ANTARA/Puspa Perwitasari

Istri Sri Sultan Hamengku Buwono X yang juga merupakan anggota Dewan Perwakilan Daerah (DPD) asal Provinsi Daerah Istimewa Yogyakarta, Gusti Kanjeng Ratu Hemas, turut mengomentari pembatalan konser Lady Gaga.

GKR Hemas mempertanyakan apa dasar yang dimiliki pihak yang menolak konser Lady Gaga.

Seperti dikutip dari Jurnalparlemen.com, ia membandingkan penolakan konser Lady Gaga di Indonesia dengan apa yang terjadi di Filipina. Di Filipina, ungkapnya, Lady Gaga ditolak masyarakat Kristen karena dipandang menghina agama yang mereka peluk. Namun, di Indonesia dasar tersebut tak bisa digunakan.

Ratu Kraton Kasultanan Yogyakarta ini menilai budaya dan norma di Indonesia bukanlah alasan yang tepat untuk digunakan sebagai dasar penolak. Ia mencontohkan masih banyak tarian yang dinilai erotis dan penyanyi yang dianggap seronok di daerah-daerah dan bahkan Ibukota yang masih bisa melangsungkan pertunjukan hingga sekarang.

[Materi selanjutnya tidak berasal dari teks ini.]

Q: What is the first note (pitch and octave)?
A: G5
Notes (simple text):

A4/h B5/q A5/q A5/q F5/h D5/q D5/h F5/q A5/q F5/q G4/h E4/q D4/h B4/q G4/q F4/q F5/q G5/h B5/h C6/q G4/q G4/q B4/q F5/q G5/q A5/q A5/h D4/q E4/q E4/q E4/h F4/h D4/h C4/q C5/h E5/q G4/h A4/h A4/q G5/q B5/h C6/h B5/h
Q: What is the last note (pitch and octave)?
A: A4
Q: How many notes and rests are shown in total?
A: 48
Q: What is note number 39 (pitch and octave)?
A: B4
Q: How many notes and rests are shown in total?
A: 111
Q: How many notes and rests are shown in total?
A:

GKR Hemas juga menyoroti pihak yang sering memberangus kebebasan berekspresi.

Menurutnya, konser Lady Gaga hanya merupakan bagian dari pertunjukan seni sehingga semua yang terkait dengan pentas tersebut adalah urusan kesenian.

Ia juga mengatakan penolakan yang berujung pada pembatalan konser bertaraf internasional ini akan berpengaruh terhadap kedudukan Indonesia di dunia. Investasi bakal sulit masuk apabila Indonesia terus-terusan menganggap semua yang masuk dari luar tidak sesuai dengan norma.